The only real change that needs to happen is that banks needs to be liable for loans they write in your name fraudulently. If they accept stolen data without verifying it is actually you, it needs to be their fault.
The current system of it being your fault makes no sense.
> banks needs to be liable for loans they write in your name fraudulently
Is this not the case already? I know that it could be an incredible hassle to prove that you didn't take out the loan and that someone else has stolen your identity. (There's also the question of who has the onus of proof -- you or the bank.) But if it's a fraudulent loan and you could prove it was fraudulent (which I agree could be difficult to prove), can you be held responsible?
> But if it's a fraudulent loan and you could prove it was fraudulent (which I agree could be difficult to prove), can you be held responsible?
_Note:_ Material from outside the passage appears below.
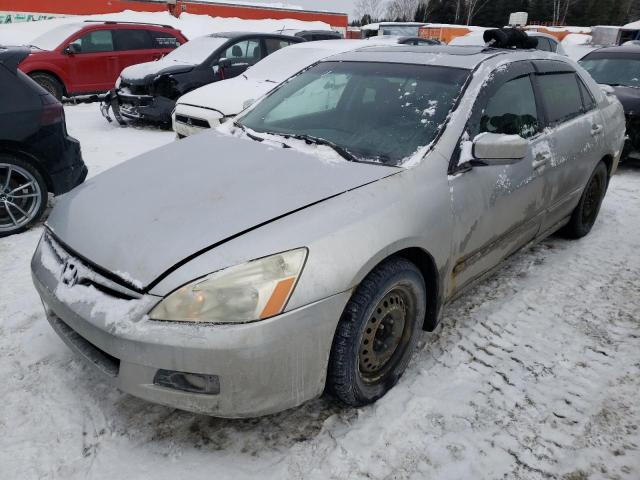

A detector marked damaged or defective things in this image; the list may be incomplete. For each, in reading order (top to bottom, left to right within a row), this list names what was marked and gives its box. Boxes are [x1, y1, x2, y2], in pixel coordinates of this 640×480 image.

cracked headlight lens [151, 249, 308, 324]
The simple answer to this is "no." Identity theft can take time and, occasionally, a small amount of money to clean up. This has a very real cost if you happen to be a person that has little of these resources. But you can never* be held responsible for a loan you didn't take out.
This is also the core reason why Equifax has not suffered many consequences: it's because the real world harm of their negligence simply wasn't that significant. I don't even know if there is any data to show that the number of identity thefts has increased in the wake of their breach.
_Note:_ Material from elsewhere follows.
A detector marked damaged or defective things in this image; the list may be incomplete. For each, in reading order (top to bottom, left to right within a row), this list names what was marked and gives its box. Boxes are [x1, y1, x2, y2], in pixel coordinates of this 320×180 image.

*Unless I guess you receive a summons to a court date and don't show up and someone gets a default judgment against you. "Never," here, as usual, means "extremely rarely."
From a quick Google search I got "Online fraud attack rates have increased by 13% since the start of 2017, according to a new study from e-commerce fraud-prevention provider Forter. Digital goods—including gift cards, gaming and music—experienced the sharpest increase in online fraud in the wake of the Equifax breach, soaring 167% between the first quarter of 2017 and the same period a year later, Forter said. E-commerce sellers of electronics saw a 66% increase in online fraud over the same period, and online fraud in food and beverage also showed a sudden surge." though who knows how reliable that is.
One thing I hate about massive corporations is that there's no semblance of accountability. I'm not looking for Hamurabi's law, but as long as companies can act with impunity in the face of the law we're in for a rough future :[
The thing is, the burden of proof shouldn't be on the victim to prove that the loan was fraudulent. The bank should have to prove that it was valid otherwise it's automatically ruled in the victim's favor. You know, innocent until proven guilty and all that.
If an average individual had done this, they would face charges (and they should.) But mysteriously when it is done tens of thousands of times it somehow becomes legitimate. I'm a pretty liberal person but I am deeply disappointed in the previous US administration for not pursuing this scandal towards justice.
Equifax really isn't a financial institution. But yeah, in a capitalist system, it shouldn't be surprising that capital has power over you just like in a monarchy, the monarchs have power over you.
Power is never taken. It can only be given. That’s why threats of violence from the would-be rulers are usually necessary. A few people having power over the many is because the many don’t scare the few.
Just issue public/private keys to citizens. They sign with their private key, banks verify with their public key. Anyone can request your public key from the Social Security Administration via API. Done.
The SSN acting both as the identifier and the password is the real problem, and throwing the blockchain into the mix just complicates things more.
We still need a central agency. It's the authentication method that is pathetically worthless.
Terrible idea. If you try to force users to do key management, you've lost.
Keybase is the only one getting this right, and people are now claiming they're ignoring security in order to do it. It would be a dumpster fire to trust government agencies to get the design requirements right.
For the last several decades, many of us Americans have become too skeptical about what government can do in terms of technology, even while it's completely true that government often gets it wrong.
Let's all move to a system where, once someone has taken a fraudulent loan in your name, it gets put on a permant record that can't ever be changed or undone, what a great idea!
You'd think that crypto proponents would have learned after the first five major bitcoin breaches and millions of dollars of losses without recourse, that having trusted people with the power to change transaction history is a good thing.